The numbers they recorded included not only "Sunny Side of Life", which they had learned from an old hymnal, but also their classic version of Karl Davis's "I'm Just Here to Get My Baby Out of Jail" and "Midnight on the Stormy Sea", a song popularised by the blind duo Mac and Bob. Oberstein suggested they change their name to prevent confusion with other acts and the Bolicks settled on the Blue Sky Boys – "blue" from the neighbouring Blue Ridge Mountains and "sky" because the area was known as "The Land of the Sky".

The Blue Sky Boys then took a break from performing while Bill recovered from a tonsillectomy, and when they once again took up music it was as members of J.E. Mainer's Mountaineers, a situation engineered by Fincher that proved unsatisfactory to all. They reformed the duo and went back to Charlotte for a second recording session. Over the next few years they cut a series of classic sides, including "Can't You Hear That Nightbird Crying?" (1936), "Katie Dear" (1938) and "Are You From Dixie?" (1939).

Both brothers served during the Second World War and on returning found that tastes were changing. Although they continued to come up with classics – "Kentucky" and "Garden in the Sky" (both 1947) among them – RCA began to pressure them into using an electric guitar, a situation neither was prepared to accept. It was that, coupled with public indifference, that led them to disband in 1951. Bill joined the postal service, while Earl worked for Lockheed.

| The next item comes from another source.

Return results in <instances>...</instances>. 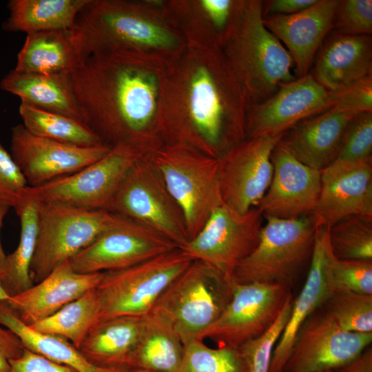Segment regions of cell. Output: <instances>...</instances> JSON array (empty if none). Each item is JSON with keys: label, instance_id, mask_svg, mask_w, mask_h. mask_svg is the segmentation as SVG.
<instances>
[{"label": "cell", "instance_id": "6da1fadb", "mask_svg": "<svg viewBox=\"0 0 372 372\" xmlns=\"http://www.w3.org/2000/svg\"><path fill=\"white\" fill-rule=\"evenodd\" d=\"M248 103L223 50L187 46L165 68L156 132L215 158L247 138Z\"/></svg>", "mask_w": 372, "mask_h": 372}, {"label": "cell", "instance_id": "7a4b0ae2", "mask_svg": "<svg viewBox=\"0 0 372 372\" xmlns=\"http://www.w3.org/2000/svg\"><path fill=\"white\" fill-rule=\"evenodd\" d=\"M167 63L127 52H99L70 73L82 121L102 143L149 150L162 143L156 121Z\"/></svg>", "mask_w": 372, "mask_h": 372}, {"label": "cell", "instance_id": "3957f363", "mask_svg": "<svg viewBox=\"0 0 372 372\" xmlns=\"http://www.w3.org/2000/svg\"><path fill=\"white\" fill-rule=\"evenodd\" d=\"M70 33L82 62L99 52H127L169 62L186 47L165 0H90Z\"/></svg>", "mask_w": 372, "mask_h": 372}, {"label": "cell", "instance_id": "277c9868", "mask_svg": "<svg viewBox=\"0 0 372 372\" xmlns=\"http://www.w3.org/2000/svg\"><path fill=\"white\" fill-rule=\"evenodd\" d=\"M263 1L236 0L222 50L248 106L265 101L296 77L290 54L265 25Z\"/></svg>", "mask_w": 372, "mask_h": 372}, {"label": "cell", "instance_id": "5b68a950", "mask_svg": "<svg viewBox=\"0 0 372 372\" xmlns=\"http://www.w3.org/2000/svg\"><path fill=\"white\" fill-rule=\"evenodd\" d=\"M149 156L183 212L189 240L223 204L218 160L182 143H161Z\"/></svg>", "mask_w": 372, "mask_h": 372}, {"label": "cell", "instance_id": "8992f818", "mask_svg": "<svg viewBox=\"0 0 372 372\" xmlns=\"http://www.w3.org/2000/svg\"><path fill=\"white\" fill-rule=\"evenodd\" d=\"M235 284L232 276L193 260L153 308L171 320L184 345L201 340L203 333L218 320L231 300Z\"/></svg>", "mask_w": 372, "mask_h": 372}, {"label": "cell", "instance_id": "52a82bcc", "mask_svg": "<svg viewBox=\"0 0 372 372\" xmlns=\"http://www.w3.org/2000/svg\"><path fill=\"white\" fill-rule=\"evenodd\" d=\"M192 261L176 248L127 268L103 272L95 288L99 320L146 315Z\"/></svg>", "mask_w": 372, "mask_h": 372}, {"label": "cell", "instance_id": "ba28073f", "mask_svg": "<svg viewBox=\"0 0 372 372\" xmlns=\"http://www.w3.org/2000/svg\"><path fill=\"white\" fill-rule=\"evenodd\" d=\"M121 218L105 210L39 202L37 239L30 269L33 282L70 261Z\"/></svg>", "mask_w": 372, "mask_h": 372}, {"label": "cell", "instance_id": "9c48e42d", "mask_svg": "<svg viewBox=\"0 0 372 372\" xmlns=\"http://www.w3.org/2000/svg\"><path fill=\"white\" fill-rule=\"evenodd\" d=\"M254 250L236 267L235 281L290 286L298 271L311 258L316 227L309 216L293 219L265 216Z\"/></svg>", "mask_w": 372, "mask_h": 372}, {"label": "cell", "instance_id": "30bf717a", "mask_svg": "<svg viewBox=\"0 0 372 372\" xmlns=\"http://www.w3.org/2000/svg\"><path fill=\"white\" fill-rule=\"evenodd\" d=\"M107 211L158 232L179 248L189 241L183 212L149 152L128 171Z\"/></svg>", "mask_w": 372, "mask_h": 372}, {"label": "cell", "instance_id": "8fae6325", "mask_svg": "<svg viewBox=\"0 0 372 372\" xmlns=\"http://www.w3.org/2000/svg\"><path fill=\"white\" fill-rule=\"evenodd\" d=\"M151 150L130 144L112 146L104 156L71 174L26 192L39 203L107 211L132 165Z\"/></svg>", "mask_w": 372, "mask_h": 372}, {"label": "cell", "instance_id": "7c38bea8", "mask_svg": "<svg viewBox=\"0 0 372 372\" xmlns=\"http://www.w3.org/2000/svg\"><path fill=\"white\" fill-rule=\"evenodd\" d=\"M263 218L258 207L239 213L223 204L211 213L200 231L180 249L192 260L232 276L238 265L258 245Z\"/></svg>", "mask_w": 372, "mask_h": 372}, {"label": "cell", "instance_id": "4fadbf2b", "mask_svg": "<svg viewBox=\"0 0 372 372\" xmlns=\"http://www.w3.org/2000/svg\"><path fill=\"white\" fill-rule=\"evenodd\" d=\"M290 286L236 282L231 300L200 340L218 345L240 347L265 333L274 323L289 297Z\"/></svg>", "mask_w": 372, "mask_h": 372}, {"label": "cell", "instance_id": "5bb4252c", "mask_svg": "<svg viewBox=\"0 0 372 372\" xmlns=\"http://www.w3.org/2000/svg\"><path fill=\"white\" fill-rule=\"evenodd\" d=\"M282 135L246 138L218 158L223 204L239 213L258 205L271 183V153Z\"/></svg>", "mask_w": 372, "mask_h": 372}, {"label": "cell", "instance_id": "9a60e30c", "mask_svg": "<svg viewBox=\"0 0 372 372\" xmlns=\"http://www.w3.org/2000/svg\"><path fill=\"white\" fill-rule=\"evenodd\" d=\"M179 248L158 232L122 216L69 262L81 273L127 268Z\"/></svg>", "mask_w": 372, "mask_h": 372}, {"label": "cell", "instance_id": "2e32d148", "mask_svg": "<svg viewBox=\"0 0 372 372\" xmlns=\"http://www.w3.org/2000/svg\"><path fill=\"white\" fill-rule=\"evenodd\" d=\"M372 333L340 328L326 313L314 312L300 328L283 371H335L369 347Z\"/></svg>", "mask_w": 372, "mask_h": 372}, {"label": "cell", "instance_id": "e0dca14e", "mask_svg": "<svg viewBox=\"0 0 372 372\" xmlns=\"http://www.w3.org/2000/svg\"><path fill=\"white\" fill-rule=\"evenodd\" d=\"M111 146H79L36 136L22 124L11 130L10 154L29 187L79 171L104 156Z\"/></svg>", "mask_w": 372, "mask_h": 372}, {"label": "cell", "instance_id": "ac0fdd59", "mask_svg": "<svg viewBox=\"0 0 372 372\" xmlns=\"http://www.w3.org/2000/svg\"><path fill=\"white\" fill-rule=\"evenodd\" d=\"M331 92L307 74L281 85L269 98L248 106L247 138L279 136L332 107Z\"/></svg>", "mask_w": 372, "mask_h": 372}, {"label": "cell", "instance_id": "d6986e66", "mask_svg": "<svg viewBox=\"0 0 372 372\" xmlns=\"http://www.w3.org/2000/svg\"><path fill=\"white\" fill-rule=\"evenodd\" d=\"M351 216L372 218V158L335 161L321 171L319 197L309 215L315 227H330Z\"/></svg>", "mask_w": 372, "mask_h": 372}, {"label": "cell", "instance_id": "ffe728a7", "mask_svg": "<svg viewBox=\"0 0 372 372\" xmlns=\"http://www.w3.org/2000/svg\"><path fill=\"white\" fill-rule=\"evenodd\" d=\"M271 160L273 168L271 181L256 207L264 217L293 219L309 216L319 197L321 171L297 160L280 140Z\"/></svg>", "mask_w": 372, "mask_h": 372}, {"label": "cell", "instance_id": "44dd1931", "mask_svg": "<svg viewBox=\"0 0 372 372\" xmlns=\"http://www.w3.org/2000/svg\"><path fill=\"white\" fill-rule=\"evenodd\" d=\"M329 227H316L309 270L298 297L293 300L288 322L276 343L269 372H282L296 336L305 320L333 294L331 271L336 259L329 238Z\"/></svg>", "mask_w": 372, "mask_h": 372}, {"label": "cell", "instance_id": "7402d4cb", "mask_svg": "<svg viewBox=\"0 0 372 372\" xmlns=\"http://www.w3.org/2000/svg\"><path fill=\"white\" fill-rule=\"evenodd\" d=\"M340 2L318 0L295 14L264 17L265 27L282 43L292 58L298 77L309 74L316 52L333 28Z\"/></svg>", "mask_w": 372, "mask_h": 372}, {"label": "cell", "instance_id": "603a6c76", "mask_svg": "<svg viewBox=\"0 0 372 372\" xmlns=\"http://www.w3.org/2000/svg\"><path fill=\"white\" fill-rule=\"evenodd\" d=\"M103 272L81 273L70 262L55 268L41 281L5 301L14 315L30 326L52 315L99 285Z\"/></svg>", "mask_w": 372, "mask_h": 372}, {"label": "cell", "instance_id": "cb8c5ba5", "mask_svg": "<svg viewBox=\"0 0 372 372\" xmlns=\"http://www.w3.org/2000/svg\"><path fill=\"white\" fill-rule=\"evenodd\" d=\"M356 115L331 107L295 125L280 142L302 163L322 171L336 159L345 131Z\"/></svg>", "mask_w": 372, "mask_h": 372}, {"label": "cell", "instance_id": "d4e9b609", "mask_svg": "<svg viewBox=\"0 0 372 372\" xmlns=\"http://www.w3.org/2000/svg\"><path fill=\"white\" fill-rule=\"evenodd\" d=\"M372 75L371 35L335 34L317 59L316 81L329 91H337Z\"/></svg>", "mask_w": 372, "mask_h": 372}, {"label": "cell", "instance_id": "484cf974", "mask_svg": "<svg viewBox=\"0 0 372 372\" xmlns=\"http://www.w3.org/2000/svg\"><path fill=\"white\" fill-rule=\"evenodd\" d=\"M236 0H165L187 46L223 48Z\"/></svg>", "mask_w": 372, "mask_h": 372}, {"label": "cell", "instance_id": "4316f807", "mask_svg": "<svg viewBox=\"0 0 372 372\" xmlns=\"http://www.w3.org/2000/svg\"><path fill=\"white\" fill-rule=\"evenodd\" d=\"M143 327V316H119L99 320L77 349L96 366L131 367Z\"/></svg>", "mask_w": 372, "mask_h": 372}, {"label": "cell", "instance_id": "83f0119b", "mask_svg": "<svg viewBox=\"0 0 372 372\" xmlns=\"http://www.w3.org/2000/svg\"><path fill=\"white\" fill-rule=\"evenodd\" d=\"M0 88L20 98L21 103L82 121L70 73L43 74L13 69L1 80Z\"/></svg>", "mask_w": 372, "mask_h": 372}, {"label": "cell", "instance_id": "f1b7e54d", "mask_svg": "<svg viewBox=\"0 0 372 372\" xmlns=\"http://www.w3.org/2000/svg\"><path fill=\"white\" fill-rule=\"evenodd\" d=\"M184 348L171 320L153 308L143 316V330L131 367L155 372H177Z\"/></svg>", "mask_w": 372, "mask_h": 372}, {"label": "cell", "instance_id": "f546056e", "mask_svg": "<svg viewBox=\"0 0 372 372\" xmlns=\"http://www.w3.org/2000/svg\"><path fill=\"white\" fill-rule=\"evenodd\" d=\"M82 63L70 29L26 34L14 70L36 74L71 73Z\"/></svg>", "mask_w": 372, "mask_h": 372}, {"label": "cell", "instance_id": "4dcf8cb0", "mask_svg": "<svg viewBox=\"0 0 372 372\" xmlns=\"http://www.w3.org/2000/svg\"><path fill=\"white\" fill-rule=\"evenodd\" d=\"M90 0H10L9 16L2 28L26 34L49 30H70Z\"/></svg>", "mask_w": 372, "mask_h": 372}, {"label": "cell", "instance_id": "1f68e13d", "mask_svg": "<svg viewBox=\"0 0 372 372\" xmlns=\"http://www.w3.org/2000/svg\"><path fill=\"white\" fill-rule=\"evenodd\" d=\"M38 207V200L28 194L26 189L14 207L20 220V239L16 249L6 255L0 266V281L10 297L34 285L30 269L37 239Z\"/></svg>", "mask_w": 372, "mask_h": 372}, {"label": "cell", "instance_id": "d6a6232c", "mask_svg": "<svg viewBox=\"0 0 372 372\" xmlns=\"http://www.w3.org/2000/svg\"><path fill=\"white\" fill-rule=\"evenodd\" d=\"M0 324L14 333L25 349L76 372H130L132 369L127 366L103 368L91 364L67 339L39 333L25 324L5 301L0 302Z\"/></svg>", "mask_w": 372, "mask_h": 372}, {"label": "cell", "instance_id": "836d02e7", "mask_svg": "<svg viewBox=\"0 0 372 372\" xmlns=\"http://www.w3.org/2000/svg\"><path fill=\"white\" fill-rule=\"evenodd\" d=\"M99 315V301L93 289L29 327L43 334L64 338L78 349Z\"/></svg>", "mask_w": 372, "mask_h": 372}, {"label": "cell", "instance_id": "e575fe53", "mask_svg": "<svg viewBox=\"0 0 372 372\" xmlns=\"http://www.w3.org/2000/svg\"><path fill=\"white\" fill-rule=\"evenodd\" d=\"M19 113L24 127L36 136L79 146L103 144L98 136L79 120L21 103Z\"/></svg>", "mask_w": 372, "mask_h": 372}, {"label": "cell", "instance_id": "d590c367", "mask_svg": "<svg viewBox=\"0 0 372 372\" xmlns=\"http://www.w3.org/2000/svg\"><path fill=\"white\" fill-rule=\"evenodd\" d=\"M184 347L177 372H249L239 347L218 345L211 348L203 340H196Z\"/></svg>", "mask_w": 372, "mask_h": 372}, {"label": "cell", "instance_id": "8d00e7d4", "mask_svg": "<svg viewBox=\"0 0 372 372\" xmlns=\"http://www.w3.org/2000/svg\"><path fill=\"white\" fill-rule=\"evenodd\" d=\"M329 238L337 259L372 260V218H344L329 227Z\"/></svg>", "mask_w": 372, "mask_h": 372}, {"label": "cell", "instance_id": "74e56055", "mask_svg": "<svg viewBox=\"0 0 372 372\" xmlns=\"http://www.w3.org/2000/svg\"><path fill=\"white\" fill-rule=\"evenodd\" d=\"M324 306L325 313L342 329L372 333V295L335 293Z\"/></svg>", "mask_w": 372, "mask_h": 372}, {"label": "cell", "instance_id": "f35d334b", "mask_svg": "<svg viewBox=\"0 0 372 372\" xmlns=\"http://www.w3.org/2000/svg\"><path fill=\"white\" fill-rule=\"evenodd\" d=\"M291 294L271 327L260 336L240 346L249 372H269L274 347L291 315Z\"/></svg>", "mask_w": 372, "mask_h": 372}, {"label": "cell", "instance_id": "ab89813d", "mask_svg": "<svg viewBox=\"0 0 372 372\" xmlns=\"http://www.w3.org/2000/svg\"><path fill=\"white\" fill-rule=\"evenodd\" d=\"M331 282L335 293L372 295V260H339L333 262Z\"/></svg>", "mask_w": 372, "mask_h": 372}, {"label": "cell", "instance_id": "60d3db41", "mask_svg": "<svg viewBox=\"0 0 372 372\" xmlns=\"http://www.w3.org/2000/svg\"><path fill=\"white\" fill-rule=\"evenodd\" d=\"M372 112L356 115L349 124L335 161H361L371 158Z\"/></svg>", "mask_w": 372, "mask_h": 372}, {"label": "cell", "instance_id": "b9f144b4", "mask_svg": "<svg viewBox=\"0 0 372 372\" xmlns=\"http://www.w3.org/2000/svg\"><path fill=\"white\" fill-rule=\"evenodd\" d=\"M333 28L336 34L371 35L372 32V1H340Z\"/></svg>", "mask_w": 372, "mask_h": 372}, {"label": "cell", "instance_id": "7bdbcfd3", "mask_svg": "<svg viewBox=\"0 0 372 372\" xmlns=\"http://www.w3.org/2000/svg\"><path fill=\"white\" fill-rule=\"evenodd\" d=\"M28 187L10 152L0 142V205L14 208Z\"/></svg>", "mask_w": 372, "mask_h": 372}, {"label": "cell", "instance_id": "ee69618b", "mask_svg": "<svg viewBox=\"0 0 372 372\" xmlns=\"http://www.w3.org/2000/svg\"><path fill=\"white\" fill-rule=\"evenodd\" d=\"M331 107L357 114L372 112V75L331 92Z\"/></svg>", "mask_w": 372, "mask_h": 372}, {"label": "cell", "instance_id": "f6af8a7d", "mask_svg": "<svg viewBox=\"0 0 372 372\" xmlns=\"http://www.w3.org/2000/svg\"><path fill=\"white\" fill-rule=\"evenodd\" d=\"M7 372H76L71 368L25 349L18 358L9 362Z\"/></svg>", "mask_w": 372, "mask_h": 372}, {"label": "cell", "instance_id": "bcb514c9", "mask_svg": "<svg viewBox=\"0 0 372 372\" xmlns=\"http://www.w3.org/2000/svg\"><path fill=\"white\" fill-rule=\"evenodd\" d=\"M25 349L14 333L0 327V372H7L10 368L9 362L19 358Z\"/></svg>", "mask_w": 372, "mask_h": 372}, {"label": "cell", "instance_id": "7dc6e473", "mask_svg": "<svg viewBox=\"0 0 372 372\" xmlns=\"http://www.w3.org/2000/svg\"><path fill=\"white\" fill-rule=\"evenodd\" d=\"M318 0H272L265 6V14H292L302 11L313 5Z\"/></svg>", "mask_w": 372, "mask_h": 372}, {"label": "cell", "instance_id": "c3c4849f", "mask_svg": "<svg viewBox=\"0 0 372 372\" xmlns=\"http://www.w3.org/2000/svg\"><path fill=\"white\" fill-rule=\"evenodd\" d=\"M334 372H372V349L369 347L355 358Z\"/></svg>", "mask_w": 372, "mask_h": 372}, {"label": "cell", "instance_id": "681fc988", "mask_svg": "<svg viewBox=\"0 0 372 372\" xmlns=\"http://www.w3.org/2000/svg\"><path fill=\"white\" fill-rule=\"evenodd\" d=\"M10 208L7 206L0 205V266L3 262L6 254L3 249L1 240V231L3 226V220Z\"/></svg>", "mask_w": 372, "mask_h": 372}, {"label": "cell", "instance_id": "f907efd6", "mask_svg": "<svg viewBox=\"0 0 372 372\" xmlns=\"http://www.w3.org/2000/svg\"><path fill=\"white\" fill-rule=\"evenodd\" d=\"M10 297L6 293V291L3 289L1 281H0V302L6 301L8 299H10Z\"/></svg>", "mask_w": 372, "mask_h": 372}, {"label": "cell", "instance_id": "816d5d0a", "mask_svg": "<svg viewBox=\"0 0 372 372\" xmlns=\"http://www.w3.org/2000/svg\"><path fill=\"white\" fill-rule=\"evenodd\" d=\"M130 372H155V371H152L142 369H138V368H132L131 369Z\"/></svg>", "mask_w": 372, "mask_h": 372}, {"label": "cell", "instance_id": "f5cc1de1", "mask_svg": "<svg viewBox=\"0 0 372 372\" xmlns=\"http://www.w3.org/2000/svg\"><path fill=\"white\" fill-rule=\"evenodd\" d=\"M284 372H290V371H284ZM320 372H334L333 371H320Z\"/></svg>", "mask_w": 372, "mask_h": 372}]
</instances>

Although the Blue Sky Boys must have thought themselves forgotten, in 1962, on the back of the folk boom, Starday issued an album of radio transcriptions, rekindling an interest that resulted in two further discs for the label: Together Again and Precious Moments. A 1965 album on Capitol of a concert recorded at UCLA was followed 10 years later by an LP of new recordings for Rounder. In April 1975 the Blue Sky Boys gave their last concert together at Duke University, before retiring. Earl Bolick died in 1998.

Paul Wadey

William Bolick, singer and mandolinist: born Hickory, North Carolina 28 October 1917; married 1957 Doris Wallace; died Hickory 14 March 2008.